Brief:
Nothing but the pictures may be left out. Restate the rest of the entries word for word.

The data:
_ _ _ _
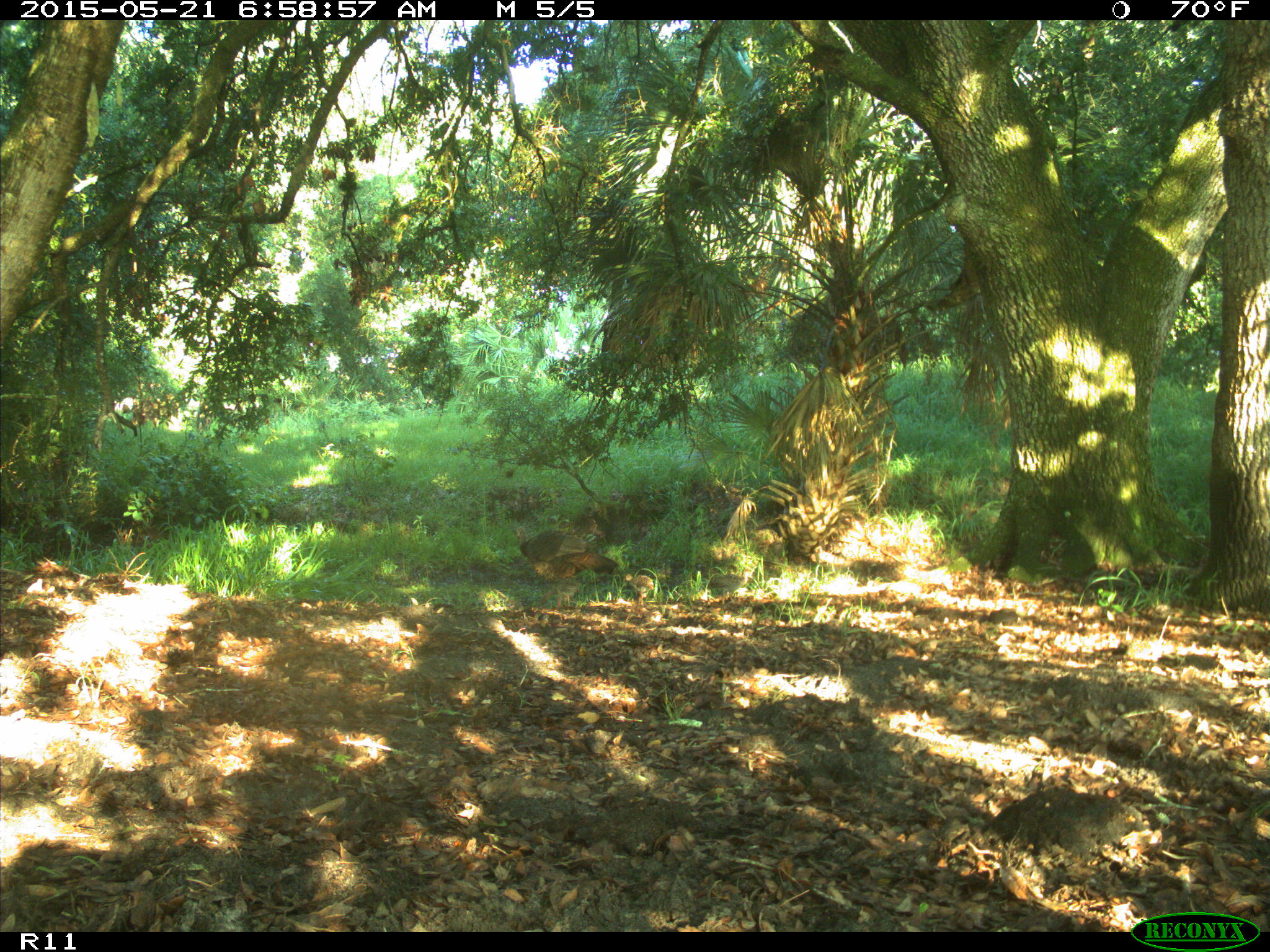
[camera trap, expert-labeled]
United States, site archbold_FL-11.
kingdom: Animalia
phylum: Chordata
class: Aves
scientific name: Aves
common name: birds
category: unidentified bird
Unidentified bird (birds) (Aves).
_ _ _ _
Exercise output:
[camera trap, expert-labeled]
United States, site archbold_FL-11.
kingdom: Animalia
phylum: Chordata
class: Aves
scientific name: Aves
common name: birds
category: unidentified bird
Unidentified bird (birds) (Aves).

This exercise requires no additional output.